The Westchester Jewish Center’s inception can be traced back to the aspirations and vision of a close-knit group of Jewish families in Mamaroneck at the dawn of the 20th century. Its origins can be found in the “Social and Aid Society,” established in 1905 to offer religious and social opportunities and provide assistance to immigrants and those in need. At that time, without a dedicated building, the Society’s members would assemble wherever possible to conduct religious services during holidays, often with the help of a traveling rabbi who held classes for children in a modest shed located behind a building on Mamaroneck Avenue.
Over the course of fourteen years, as this small collective continued to flourish, it evolved into what was known as the Hebrew Institute of Mamaroneck. In 1925, the Institute acquired land near the train station on Halstead Avenue, where they completed the construction of their first official building. A year later, they secured land in Glenville, Connecticut for a private cemetery. Shortly thereafter, the Ladies Auxiliary (Sisterhood) was established.
In 1943, the Westchester Jewish Center welcomed its first full-time, long-term rabbi, Rabbi Irving Koslowe, and his wife, Marly, who wholeheartedly dedicated themselves to enriching the Jewish life of the community. Rabbi Koslowe initiated regular Shabbat services and the formation of youth groups, while Marly became the Sunday School teacher and organized a children’s choir. Adult education and sports programs were also introduced. It soon became evident that the Halstead Avenue building was too constrained for their growing needs. In 1948, a five-acre site was purchased at the corner of Rockland and Palmer Avenues, where the Center stands today.

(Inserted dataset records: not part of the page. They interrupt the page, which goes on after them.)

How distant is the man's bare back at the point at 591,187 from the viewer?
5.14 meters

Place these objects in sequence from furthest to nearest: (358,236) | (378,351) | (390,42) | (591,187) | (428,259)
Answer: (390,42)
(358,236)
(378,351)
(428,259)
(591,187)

On April 28, 1949, the congregation officially adopted the name Westchester Jewish Center, reflecting the diversity of its activities and the fact that not all members resided in Mamaroneck. Groundbreaking took place in 1951, and the Center moved into its new facility in September 1954. The original building encompassed a chapel, fifteen classrooms, an auditorium, lounges, offices, and a social hall wing.
In 1966, recognizing the necessity for additional facilities, the congregation made the decision to construct a new Sanctuary, and this endeavor culminated in its dedication two years later, an occasion that also saw Rabbi Koslowe being granted life tenure.
Rabbi Koslowe’s remarkable tenure spanned more than 40 years until his retirement in 1985, at which point Rabbi Jeffrey Segelman assumed leadership within the community. Under Rabbi Segelman’s guidance, the synagogue experienced substantial growth, building upon the foundational work of Rabbi Koslowe. Rabbi Segelman continued to lead the Westchester Jewish Center for over 30 years until his retirement as senior rabbi in 2019.
In July 2019, Rabbi Jeffrey Arnowitz assumed the role of senior rabbi at the Westchester Jewish Center. He arrived in Mamaroneck from Norfolk, VA, where he had served as the rabbi of Congregation Beth El. Rabbi Arnowitz continues to uphold the Center’s enduring traditions while also proactively addressing the evolving needs of our congregation and the tenets of conservative Judaism.